(698f) Rapid Diagnosis and Discrimination of Healthy and Breast Cancer Tissues Using Classical and Imaging FTIR
AIChE Annual Meeting
2017
2017 Annual Meeting
Food, Pharmaceutical & Bioengineering Division
Biosensors, Biodiagnosis and Bioprocess Monitoring II: Technology and Device Development
Thursday, November 2, 2017 - 2:00pm to 2:18pm
The talk will cover spectral and chemometric investigation of IR data to develop a classification tool to discriminate tumors from healthy tissues. For this, spectral responses collected from healthy and malignant tissues were first treated with multivariate statistical tools to develop a model to distinguish healthy and malignant tissues. Spectroscopic data was first reduced into factors and loading applying partial least square (PLS) and factors of PLS were then used to develop discrimination models to separate healthy and tumor tissues on a 2D canonical variate plane using canonical variate analysis (CVA). This hybrid PLS-CVA analysis was employed to fingerprint, DNA/RNA or Amide I&II IR absorption bands portions of the original FTIR spectra separately. Since the fingerprint region covers DNA/RNA and Amide absorption bands regions in the 100-1650 cm-1 wavenumber, the best discrimination results were obtained using from this region. Figure 2 shows discrimination of 38 healthy and 66 tumor tissues in three groups.

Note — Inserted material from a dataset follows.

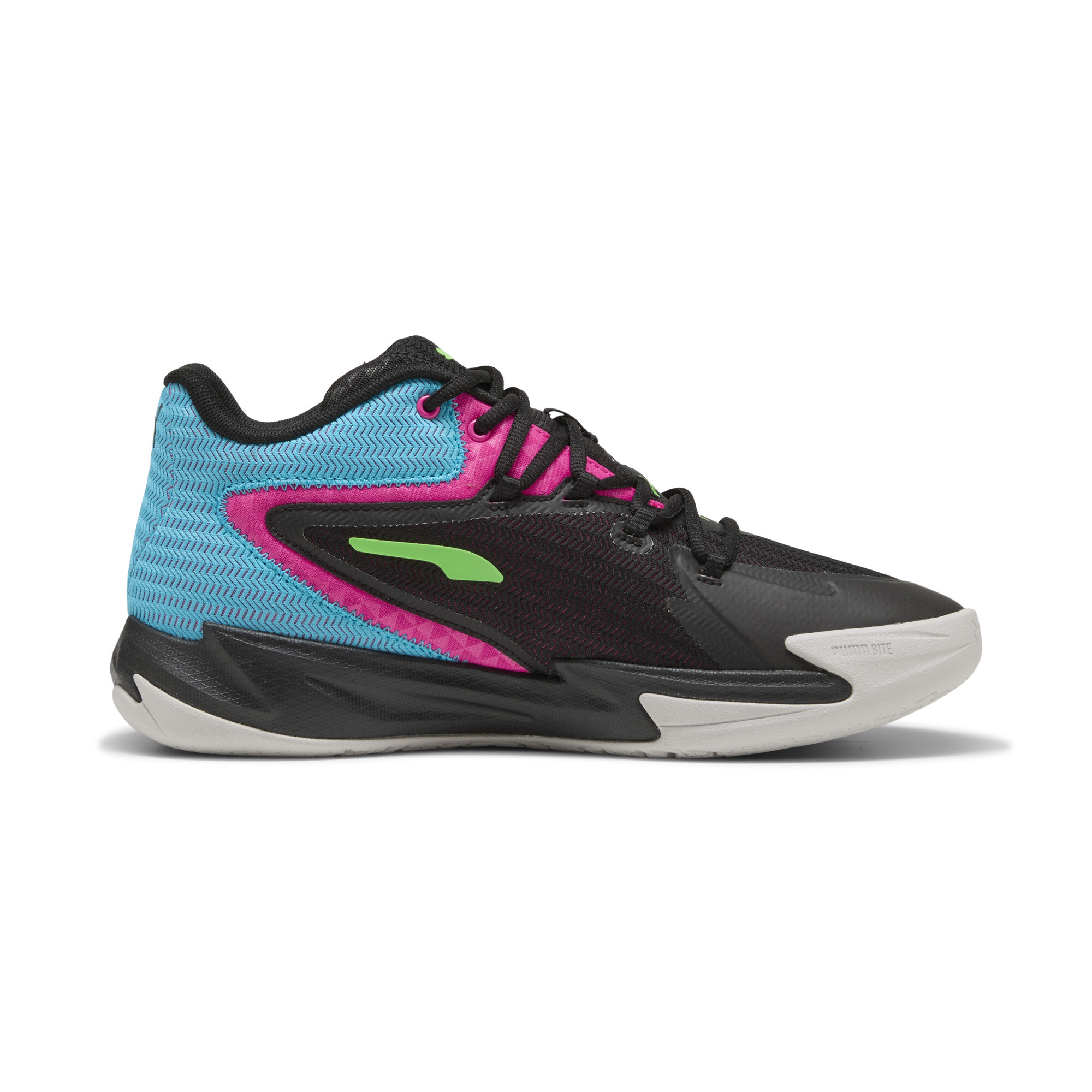 Puma  sneaker Roze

After successful classification of breast tissues into healthy and tumor groups, discrimination of tumors with respect to their clinical histopathologic evaluations was performed. Dicrimination of tumors based on their pathologic grading (Figure 3), staging with respect to tubulus formation (T score), spread to lymph nodes (N score) and metastasis of cancer (M score). Discrimination of tumor based on histopathological information will be introduced and successful discrimination models will be shown.
Finally, IR image of a breast tissue will be introduced and tumorsâ compositional differentiation depended spectral response changes will be presented to prove the rapid discrimination nature of the proposed technique using molecular level information.